Thanet is gifted with a wonderful coastline and prime agriculture land, but do we really value it? Do governments throughout the world care as they continue to resist legislation to stop the production of single use plastics? The United Nations says that the world society ‘only recycled about 10% of the 7 billion tons of plastic we have created since its invention and things are likely to only get worse’. Simon Reeves’ Plastic in the Mediterranean shows the implications of this statement -
www.facebook.com/bbctwo/videos/plastic-in-the-med-mediterranean-with-simon-reeve/2076011195795863.
Society claims to be concerned about future generations, yet it is willing to sacrifice this for supposed convenient packaging that has damaging consequences for soils, seas, food systems, biodiversity and yes, our health.
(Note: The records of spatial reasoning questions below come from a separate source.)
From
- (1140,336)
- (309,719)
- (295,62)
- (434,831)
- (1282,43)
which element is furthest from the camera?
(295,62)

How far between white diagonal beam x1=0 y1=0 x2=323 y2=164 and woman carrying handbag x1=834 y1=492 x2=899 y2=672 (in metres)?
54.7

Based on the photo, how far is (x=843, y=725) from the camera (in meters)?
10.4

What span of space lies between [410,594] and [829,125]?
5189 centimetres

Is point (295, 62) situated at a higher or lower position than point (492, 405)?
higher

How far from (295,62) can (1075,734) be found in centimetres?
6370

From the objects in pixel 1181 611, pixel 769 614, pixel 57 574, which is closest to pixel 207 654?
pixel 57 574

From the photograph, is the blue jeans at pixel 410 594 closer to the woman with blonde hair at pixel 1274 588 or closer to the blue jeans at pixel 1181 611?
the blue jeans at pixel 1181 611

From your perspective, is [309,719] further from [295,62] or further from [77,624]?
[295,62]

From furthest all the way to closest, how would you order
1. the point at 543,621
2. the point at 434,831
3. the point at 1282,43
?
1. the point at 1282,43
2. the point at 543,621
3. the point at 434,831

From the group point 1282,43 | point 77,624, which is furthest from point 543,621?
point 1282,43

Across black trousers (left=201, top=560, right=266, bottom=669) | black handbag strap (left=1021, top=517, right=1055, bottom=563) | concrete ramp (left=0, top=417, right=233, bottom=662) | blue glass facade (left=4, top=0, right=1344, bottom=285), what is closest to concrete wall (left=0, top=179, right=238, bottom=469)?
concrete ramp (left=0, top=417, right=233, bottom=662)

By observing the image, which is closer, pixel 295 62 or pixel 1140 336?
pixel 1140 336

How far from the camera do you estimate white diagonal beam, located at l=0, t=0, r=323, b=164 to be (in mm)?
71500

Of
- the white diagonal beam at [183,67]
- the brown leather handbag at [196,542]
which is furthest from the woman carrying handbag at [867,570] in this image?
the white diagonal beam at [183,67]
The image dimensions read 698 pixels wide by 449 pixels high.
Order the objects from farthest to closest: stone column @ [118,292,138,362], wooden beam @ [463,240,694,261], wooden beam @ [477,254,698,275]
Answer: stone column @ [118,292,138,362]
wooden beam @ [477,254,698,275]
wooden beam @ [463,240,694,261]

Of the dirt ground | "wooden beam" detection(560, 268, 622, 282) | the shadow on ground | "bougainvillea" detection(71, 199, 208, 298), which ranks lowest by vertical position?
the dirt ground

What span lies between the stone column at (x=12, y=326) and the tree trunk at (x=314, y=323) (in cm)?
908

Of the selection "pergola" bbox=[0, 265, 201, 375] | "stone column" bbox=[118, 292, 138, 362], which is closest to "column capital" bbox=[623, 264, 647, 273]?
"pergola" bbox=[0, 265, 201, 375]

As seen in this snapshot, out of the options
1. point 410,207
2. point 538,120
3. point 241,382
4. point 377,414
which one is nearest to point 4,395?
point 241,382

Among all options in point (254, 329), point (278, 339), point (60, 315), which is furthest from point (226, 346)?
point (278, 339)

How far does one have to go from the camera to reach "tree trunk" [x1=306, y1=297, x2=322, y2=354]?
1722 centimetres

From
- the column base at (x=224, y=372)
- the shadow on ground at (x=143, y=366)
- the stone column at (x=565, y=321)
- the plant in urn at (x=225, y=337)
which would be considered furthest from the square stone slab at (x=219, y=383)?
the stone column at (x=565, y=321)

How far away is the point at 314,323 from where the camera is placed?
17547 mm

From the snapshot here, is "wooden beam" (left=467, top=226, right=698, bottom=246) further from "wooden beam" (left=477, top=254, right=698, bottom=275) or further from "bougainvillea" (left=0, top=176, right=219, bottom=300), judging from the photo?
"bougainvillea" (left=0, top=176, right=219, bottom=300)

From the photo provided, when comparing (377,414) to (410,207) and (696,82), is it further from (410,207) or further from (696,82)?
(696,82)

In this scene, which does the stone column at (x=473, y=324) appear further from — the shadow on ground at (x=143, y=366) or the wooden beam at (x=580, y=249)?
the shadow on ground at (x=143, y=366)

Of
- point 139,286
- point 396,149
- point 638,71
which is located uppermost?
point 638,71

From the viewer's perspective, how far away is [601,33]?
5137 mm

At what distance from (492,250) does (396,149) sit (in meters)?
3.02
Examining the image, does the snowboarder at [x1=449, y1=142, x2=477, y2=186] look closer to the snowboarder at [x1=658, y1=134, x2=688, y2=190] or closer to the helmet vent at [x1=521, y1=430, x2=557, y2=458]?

We are quick to fly the flag for the NHS and rightly so, but do we not have the responsibility to prevent illness in the first place?
This is another example of lack of full systems thinking. Nature does not produce waste like we do. It has effective recycling systems keyed into its very functioning. The diversity of the planet is being diminished and single use plastics are playing a massive part in this decline. If we are to live on a healthy diverse planet, we have to reverse this. Diversity is now diminishing, and this is why the new geological age is here - the Anthropocene, the seventh mass extinction caused by us, humans.
We need governments to completely ban single use plastics and enable local authorities to have the financial resources to set up commercial composting facilities which would adequately compost truly biodegradable compostable packaging. The government need to enable the creation of networks from product manufacture to product sale to consumer waste and then commercial composting: a merry-go-round of efficient use, a cyclical system. As a bonus, these systems could produce energy for homes and council facilities etc. Our current systems of production to waste are inadequate to create these cyclical approaches.
Young, inspirational people like Ella and Amy Meek @kidsagainstplastic, Myra Rose Craig, Vanessa Nakate, Daniel Koto Dagnon @DanielKotoDAGNON, Greta Thunberg, Nyombi Morris, Lesein Mutunkei, Luisa Neubauer, Autumn Peltier and Malala Yousafzai are leading thinkers who see the harm our present economic systems are causing. Don’t young people, wild animals and the very biodiverse habitats we share the world with, that supply us with water, food and air, deserve better? It is in all our interest to address this issue, not keep kicking the can down the road.
If we just look at the situation from a monetary perspective, it will cost more if we do not act; money will not protect what is being lost and will be lost. We need to act now.